Restored the Right to Repair with Unanimous Vote
- Unanimously moved to enforce the “Right to Repair” against corporations that make it difficult to repair their products.
- The FTC’s announcement was hailed by advocates and followed by Apple announcing new public access to parts and repair manuals, reversing decades of restrictive repair policies.
- Launched an inquiry into repair terms surrounding McDonald’s perpetually nonfunctioning ice cream machines.
- Launched a public comment period to gather more information about a broader set of one-sided contract terms that may harm fair competition.

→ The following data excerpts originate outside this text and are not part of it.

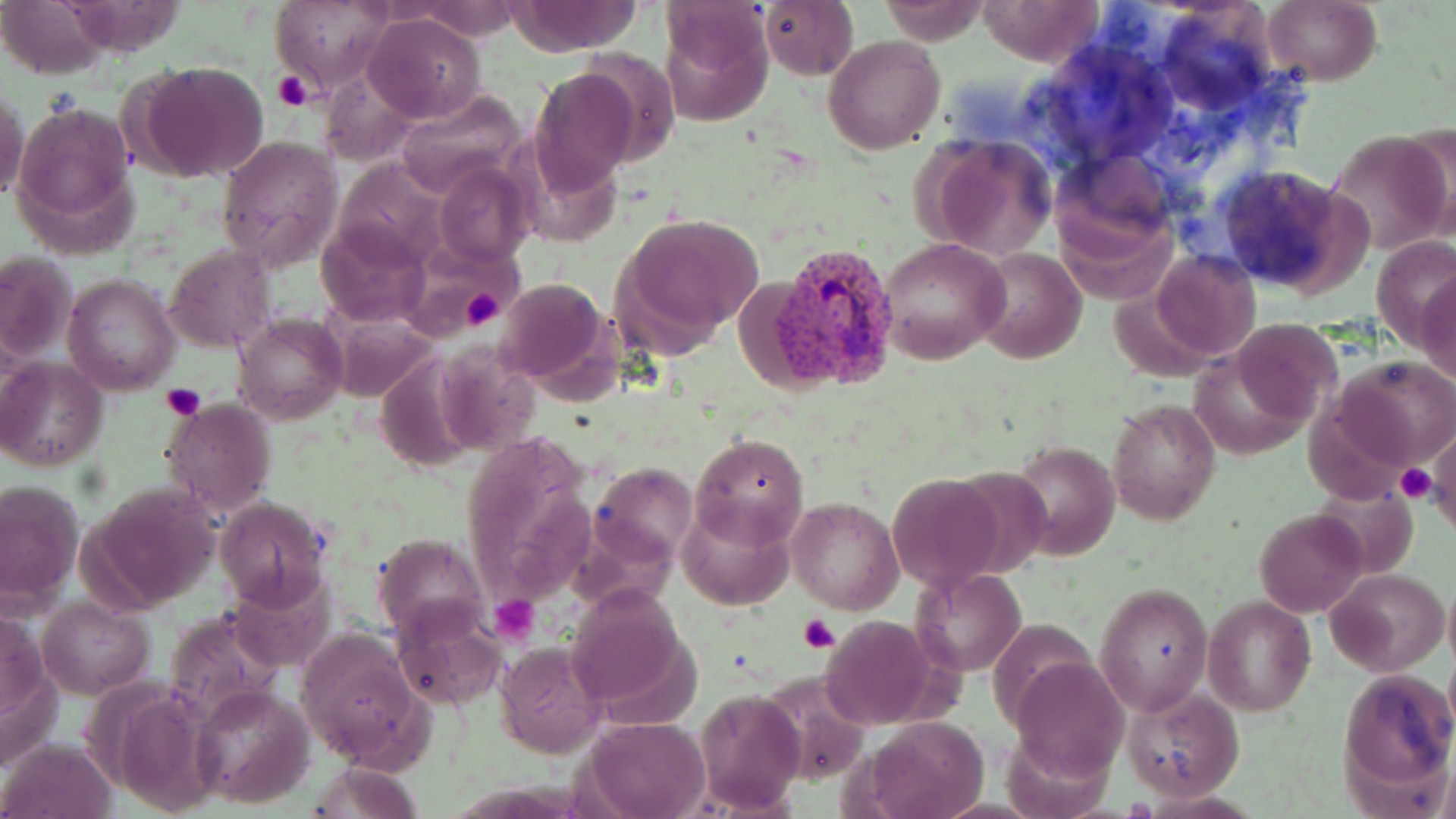
Summary:
  - Coordinate format: approximate bounding boxes as (x1, y1, x2, y2) in pixels
  - Plasmodium vivax-infected red blood cell locations: (752, 242, 901, 390)
  - Uninfected red blood cell locations: (4, 0, 111, 79), (760, 0, 859, 79), (877, 0, 990, 45), (980, 0, 1104, 67), (270, 1, 394, 94), (505, 1, 643, 53), (408, 2, 524, 40), (1261, 2, 1383, 86), (657, 7, 772, 126), (364, 13, 486, 124), (822, 35, 946, 155), (134, 62, 270, 183), (530, 67, 640, 194), (319, 68, 422, 168), (1, 90, 28, 204), (392, 90, 529, 200), (14, 101, 137, 240), (1325, 130, 1454, 256), (919, 134, 1058, 260), (215, 135, 344, 270), (331, 159, 448, 267), (435, 162, 533, 267), (1216, 163, 1365, 297), (623, 212, 765, 340), (316, 220, 429, 326), (878, 236, 1011, 365), (167, 243, 275, 352), (973, 248, 1085, 363), (1148, 250, 1261, 360), (0, 252, 77, 364), (1417, 273, 1456, 383), (62, 274, 180, 395), (494, 277, 615, 393), (330, 312, 439, 402), (235, 314, 345, 425), (1233, 320, 1341, 425), (372, 354, 479, 472), (1333, 356, 1456, 472), (0, 359, 107, 472), (160, 398, 276, 520), (1107, 399, 1221, 525), (458, 434, 599, 613), (692, 435, 807, 549), (1428, 435, 1456, 532), (1008, 438, 1120, 561), (594, 461, 698, 563), (886, 473, 1007, 592), (0, 476, 84, 610), (82, 482, 224, 612), (786, 497, 904, 615), (215, 499, 329, 607), (676, 501, 796, 611), (1255, 508, 1369, 618), (373, 535, 485, 638), (910, 566, 1025, 678), (1330, 568, 1448, 674), (1095, 582, 1215, 717), (1443, 582, 1456, 671), (565, 584, 690, 710), (1205, 596, 1315, 716), (38, 597, 153, 699), (391, 599, 506, 710), (164, 608, 287, 729), (1, 616, 54, 723), (817, 616, 945, 731), (295, 630, 422, 767), (496, 641, 609, 758), (1011, 656, 1128, 782), (1338, 666, 1455, 798), (191, 684, 315, 808), (1123, 686, 1243, 802), (696, 689, 806, 812), (860, 715, 989, 819), (582, 718, 710, 819), (2, 740, 114, 818), (308, 761, 424, 819)
  - Platelet locations: (274, 73, 312, 111), (460, 291, 505, 331), (162, 384, 206, 421), (1397, 462, 1435, 503), (492, 597, 540, 645), (796, 613, 840, 654)
  - Slide-level diagnosis: Plasmodium vivax
  - Field of view: single
  - Preparation: thin blood smear
  - Modality: light microscopy
  - Stain: May-Grünwald-Giemsa
  - Image size: 1456×819 pixels
  - Magnification: 1000x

Protecting Consumers from Abusive Tricks and Scams
Returned Millions to Working Americans and Curbed Subscription Traps
- Returned over $135 million to working families across the country after it was stolen, swindled, or scammed from them, including:
- Investigated DeVry University, which led to the U.S. Department of Education forgiving $71.7 million in federal student loans for students deceived by the for-profit college.
- Ramped-up enforcement against illegal subscription traps in response to a rising number of complaints about deceptive sign-up tactics, unauthorized charges, and ongoing billing that is impossible to cancel.
Cracked Down on Made in America Fraud Harming Ranchers and Consumers
- Defended American entrepreneurs by issuing a new rule that cracks down on false “Made In USA” labels often used by dominant meatpacking conglomerates.
- The new rule especially benefits small businesses that rely on their Made in America labels, but lack the resources to defend themselves from imitators.
- It also protects and incentivizes U.S. production by requiring companies to prove their products are “all or virtually all” made in the United States if they are to use Made In America labels.